In the end, it wasn't close. Riggs had been a top professional-he won both Wimbledon and the U.S. National Championship, precursor to the U.S. Open-but he was 55 years old by the time of the Battle of the Sexes, and King beat him easily in three straight sets. Immediately, rumors began circulating that Riggs lost the match on purpose. Just last week, ESPN published a story discussing claims that Riggs threw the match in a deal with the Mafia to pay off his gambling debts (the article is centered on a golf pro who says he overheard mobsters discussing the fix). King dismisses the rumors out of hand, but in the end it wouldn't change anything even if Riggs had thrown the match, no more than it matters whether Riggs was putting on his male-chauvinist-pig routine (in later years, the two became good friends; Riggs died in 1995). What mattered was that the world saw a man who had been derisive toward women in general and women athletes in particular get a good and proper thumping by a woman at the top of her game in every sense.
Forty years later, tennis is a different game. Advances in fitness and training, and even more importantly, technological developments in the design and materials used in rackets and strings, have made it much faster and more powerful. The gentle, subtle serve-and-volley game of King's day has been replaced by a game that is infinitely more aggressive, even savage at times.
But it doesn't matter that the men's game is marginally faster than the women's game. The top American male player, John Isner, who stands six foot ten, hits many of his first serves at speeds over 140 miles per hour. Serena Williams gets over 120 miles per hour on her serves-somewhat less, but ordinary mortals couldn't return either one of them. Both the men and women's games feature athletes with inhuman levels of strength, speed, and stamina doing impossible things with a little ball flying back and forth so quickly you can barely follow it with your eye.

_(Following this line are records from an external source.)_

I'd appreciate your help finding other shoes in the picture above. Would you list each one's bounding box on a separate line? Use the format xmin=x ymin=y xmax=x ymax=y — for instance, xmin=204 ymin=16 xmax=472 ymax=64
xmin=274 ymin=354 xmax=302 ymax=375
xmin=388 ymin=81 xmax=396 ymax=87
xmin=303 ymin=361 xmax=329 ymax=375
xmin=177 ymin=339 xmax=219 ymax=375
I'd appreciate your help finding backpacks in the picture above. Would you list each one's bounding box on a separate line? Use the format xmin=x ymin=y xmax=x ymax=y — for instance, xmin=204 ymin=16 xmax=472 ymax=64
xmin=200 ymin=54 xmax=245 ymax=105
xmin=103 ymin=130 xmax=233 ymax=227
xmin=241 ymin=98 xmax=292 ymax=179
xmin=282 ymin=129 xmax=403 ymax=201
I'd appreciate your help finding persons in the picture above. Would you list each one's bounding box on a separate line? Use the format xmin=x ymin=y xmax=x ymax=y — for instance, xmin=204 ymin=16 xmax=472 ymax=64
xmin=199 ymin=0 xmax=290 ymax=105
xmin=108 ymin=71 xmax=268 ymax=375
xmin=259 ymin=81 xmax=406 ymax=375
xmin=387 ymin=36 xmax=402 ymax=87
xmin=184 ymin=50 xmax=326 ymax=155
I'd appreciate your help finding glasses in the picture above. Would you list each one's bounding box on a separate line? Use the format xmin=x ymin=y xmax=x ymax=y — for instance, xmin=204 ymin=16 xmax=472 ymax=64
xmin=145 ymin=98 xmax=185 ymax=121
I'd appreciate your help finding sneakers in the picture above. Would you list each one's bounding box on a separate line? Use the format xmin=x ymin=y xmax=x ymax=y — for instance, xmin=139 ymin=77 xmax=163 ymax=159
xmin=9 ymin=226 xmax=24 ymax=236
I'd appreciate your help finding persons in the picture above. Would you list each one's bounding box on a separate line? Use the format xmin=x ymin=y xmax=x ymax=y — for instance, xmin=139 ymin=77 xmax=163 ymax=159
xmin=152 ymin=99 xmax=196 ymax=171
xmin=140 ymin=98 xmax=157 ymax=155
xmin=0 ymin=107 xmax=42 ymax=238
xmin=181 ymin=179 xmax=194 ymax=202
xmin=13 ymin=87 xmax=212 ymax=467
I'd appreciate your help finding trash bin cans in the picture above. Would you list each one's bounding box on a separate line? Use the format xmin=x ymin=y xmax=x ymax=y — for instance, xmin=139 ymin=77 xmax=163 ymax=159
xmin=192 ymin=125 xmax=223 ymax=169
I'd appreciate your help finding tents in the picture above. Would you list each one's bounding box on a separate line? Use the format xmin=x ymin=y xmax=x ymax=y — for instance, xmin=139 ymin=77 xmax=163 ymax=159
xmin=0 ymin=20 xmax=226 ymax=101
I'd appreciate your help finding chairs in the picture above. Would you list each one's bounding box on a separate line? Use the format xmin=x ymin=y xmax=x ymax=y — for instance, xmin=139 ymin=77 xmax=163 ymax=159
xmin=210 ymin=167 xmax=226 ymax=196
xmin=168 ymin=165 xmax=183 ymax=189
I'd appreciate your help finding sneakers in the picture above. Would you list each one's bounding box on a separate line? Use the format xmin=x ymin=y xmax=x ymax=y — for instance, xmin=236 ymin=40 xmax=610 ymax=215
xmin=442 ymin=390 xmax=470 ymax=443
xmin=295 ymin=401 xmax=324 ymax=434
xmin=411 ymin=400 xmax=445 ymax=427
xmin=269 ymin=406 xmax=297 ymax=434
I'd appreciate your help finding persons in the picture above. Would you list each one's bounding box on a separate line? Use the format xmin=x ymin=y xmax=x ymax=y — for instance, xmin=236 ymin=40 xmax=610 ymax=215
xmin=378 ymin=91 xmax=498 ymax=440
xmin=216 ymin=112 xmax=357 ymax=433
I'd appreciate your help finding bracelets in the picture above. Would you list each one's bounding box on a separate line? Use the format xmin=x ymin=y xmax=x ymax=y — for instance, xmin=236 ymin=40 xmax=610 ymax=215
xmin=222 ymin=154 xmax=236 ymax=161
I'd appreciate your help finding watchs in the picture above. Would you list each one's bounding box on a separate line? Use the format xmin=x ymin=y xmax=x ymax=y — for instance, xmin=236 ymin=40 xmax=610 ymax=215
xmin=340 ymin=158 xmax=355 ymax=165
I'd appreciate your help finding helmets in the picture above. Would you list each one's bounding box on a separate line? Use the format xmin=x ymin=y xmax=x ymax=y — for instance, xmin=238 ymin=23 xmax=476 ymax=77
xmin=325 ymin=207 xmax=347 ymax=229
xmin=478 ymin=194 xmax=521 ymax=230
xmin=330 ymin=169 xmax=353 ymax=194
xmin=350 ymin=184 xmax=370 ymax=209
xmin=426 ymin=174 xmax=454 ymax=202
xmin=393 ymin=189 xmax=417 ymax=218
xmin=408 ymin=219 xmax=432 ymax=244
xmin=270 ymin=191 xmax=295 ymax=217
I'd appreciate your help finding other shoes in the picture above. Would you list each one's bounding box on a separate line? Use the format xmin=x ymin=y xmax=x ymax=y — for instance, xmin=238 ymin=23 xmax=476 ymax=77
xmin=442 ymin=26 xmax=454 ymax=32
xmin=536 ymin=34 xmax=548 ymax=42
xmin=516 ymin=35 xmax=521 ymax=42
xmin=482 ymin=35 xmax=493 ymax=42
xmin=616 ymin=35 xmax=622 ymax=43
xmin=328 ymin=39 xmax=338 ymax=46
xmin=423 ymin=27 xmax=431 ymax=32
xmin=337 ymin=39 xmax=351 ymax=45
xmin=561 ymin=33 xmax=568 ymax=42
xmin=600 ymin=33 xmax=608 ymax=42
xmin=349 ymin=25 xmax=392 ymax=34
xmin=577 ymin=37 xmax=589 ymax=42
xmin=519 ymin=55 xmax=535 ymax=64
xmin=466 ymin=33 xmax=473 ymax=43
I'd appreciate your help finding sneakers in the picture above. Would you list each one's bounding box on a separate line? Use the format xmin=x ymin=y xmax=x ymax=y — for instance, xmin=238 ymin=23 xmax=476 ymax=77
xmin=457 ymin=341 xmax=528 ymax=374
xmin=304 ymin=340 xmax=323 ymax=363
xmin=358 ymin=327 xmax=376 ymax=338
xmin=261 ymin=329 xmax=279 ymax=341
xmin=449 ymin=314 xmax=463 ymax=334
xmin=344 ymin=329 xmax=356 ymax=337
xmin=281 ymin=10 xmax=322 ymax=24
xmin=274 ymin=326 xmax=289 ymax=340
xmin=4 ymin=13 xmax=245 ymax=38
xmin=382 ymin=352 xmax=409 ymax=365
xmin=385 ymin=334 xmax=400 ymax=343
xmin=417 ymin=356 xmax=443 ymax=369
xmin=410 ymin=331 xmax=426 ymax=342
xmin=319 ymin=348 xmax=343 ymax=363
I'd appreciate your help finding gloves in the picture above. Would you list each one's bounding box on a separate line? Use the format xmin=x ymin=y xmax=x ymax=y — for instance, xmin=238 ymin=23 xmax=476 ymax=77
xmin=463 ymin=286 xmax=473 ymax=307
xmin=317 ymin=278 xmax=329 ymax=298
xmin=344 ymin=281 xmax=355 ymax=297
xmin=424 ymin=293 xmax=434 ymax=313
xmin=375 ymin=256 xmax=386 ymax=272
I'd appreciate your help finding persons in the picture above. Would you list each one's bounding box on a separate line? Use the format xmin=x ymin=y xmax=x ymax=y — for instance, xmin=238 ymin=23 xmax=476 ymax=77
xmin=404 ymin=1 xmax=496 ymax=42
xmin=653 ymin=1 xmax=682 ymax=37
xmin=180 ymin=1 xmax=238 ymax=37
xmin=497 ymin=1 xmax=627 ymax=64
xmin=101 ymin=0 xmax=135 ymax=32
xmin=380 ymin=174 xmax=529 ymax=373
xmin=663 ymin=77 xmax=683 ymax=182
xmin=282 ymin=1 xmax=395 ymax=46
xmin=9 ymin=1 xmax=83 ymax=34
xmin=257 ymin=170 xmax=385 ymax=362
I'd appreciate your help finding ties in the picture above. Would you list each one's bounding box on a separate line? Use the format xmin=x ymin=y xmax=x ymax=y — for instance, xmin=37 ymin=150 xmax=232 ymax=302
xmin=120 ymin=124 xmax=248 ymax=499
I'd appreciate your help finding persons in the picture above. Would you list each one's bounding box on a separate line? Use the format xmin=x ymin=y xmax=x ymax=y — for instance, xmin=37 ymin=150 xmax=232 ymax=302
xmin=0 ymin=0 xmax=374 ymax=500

The Battle of the Sexes may have brought Billie Jean King to an even higher level of fame than her prior achievements had given her, but she waged a long and difficult fight against entrenched institutions and recalcitrant men who viewed women athletes as a sideshow to the "real" contests among men. King was outed in a palimony suit in 1981, and says that within 24 hours she lost all her endorsements. It took until 2007-yes, 2007-before the French Open and Wimbledon equalized purses for men and women.
King may have been dismissed when she first began to challenge the way women athletes were treated, but today, the U.S. Open is played at the Billie Jean King National Tennis Center in Flushing Meadow, New York. It will probably be a long time before another athlete makes the kind of difference King has.